Francesco Forgione, calabrese di Tiriolo (Catanzaro), 59 anni, è un uomo politico e un esperto di mafia e di ‘ndrangheta. Ha pubblicato numerosi saggi. Ha insegnato sociologia delle organizzazioni criminali all’Università dell’Aquila. Dal 1996 al 2006 è stato capogruppo di Rifondazione Comunista all’Assemblea Regionale Siciliana e dal 2006 al 2008 è stato deputato del PRC e presidente della Commissione Parlamentare Antimafia. In questa veste ha firmato la prima Relazione interamente dedicata alla ‘ndrangheta. Il primo documento della Commissione mette a fuoco per la prima volta il ruolo internazionale assunto dalla potente mafia calabrese, su cui si erano accesi i riflettori solo dopo la Strage di Duisburg del 15 agosto 2007.

Partiamo dall’inizio, allora, e riportiamo cosa scrive Forgione nella premessa del suo importante lavoro. 

E’ vero, della ‘ndrangheta ormai si parla abbastanza. Si sa, ci sono i collusi, i corrotti, la zona grigia. Insomma, le solite storie, si dirà. No! Perché bisogna capire cosa c’è dietro. Lo scenario! Questo libro racconta fatti inediti e incredibili, un Paese assurdo che sembra un marcio Macondo di Garcia Marquez. C’è il latitante in Venezuela che tratta voti e petrolio con Dell’Utri e poi compra azioni con una broker in Vaticano che si incontra con il cappellano spirituale di papa Wojtyla. C’è la onlus di un prete nigeriano che smercia medicinali per conto dei boss. Ci sono i cinesi che contrabbandano scarpe e vestiti, amici dei Templari – non i Cavalieri del Santo Sepolcro, ma i massoni – che a loro volta riciclano milioni della ‘ndrangheta tramite fondazioni “umaniste”. C’è il faccendiere che chiede al ministro di intercedere per il boss al 41 bis, e il ministro, a sua volta inquisito, che chiede una mano al faccendiere. C’è lo stimato commercialista uomo dei Servizi che si vende al boss per pura ammirazione, perché quello sì è “un vero uomo”. C’è il giudice erotomane che si vende per qualche escort e un po’ di affari.

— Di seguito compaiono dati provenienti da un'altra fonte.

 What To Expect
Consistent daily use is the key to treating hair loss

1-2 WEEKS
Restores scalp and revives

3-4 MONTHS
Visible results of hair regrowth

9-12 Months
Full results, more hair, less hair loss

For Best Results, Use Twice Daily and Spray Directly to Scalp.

Tutte storie che in un modo o nell’altro attraversano la Piana di Gioia Tauro e il suo porto, crocevia di mezzo secolo di storia repubblicana, da Andreotti a Berlusconi, di intrecci tra massoneria, Servizi deviati, manager corrotti. Mezzo secolo di storia dei Piromalli, la famiglia che – tra omicidi e tragedie – ha trasformato la vecchia ‘ndrangheta in un potere parallelo in cui tutto è doppio o sfumato.

Questo è lo scenario di una Calabria e un’Italia diventate “porto franco” per la legalità e la democrazia. E’ la battaglia più dura, che tocca a tutti noi combattere.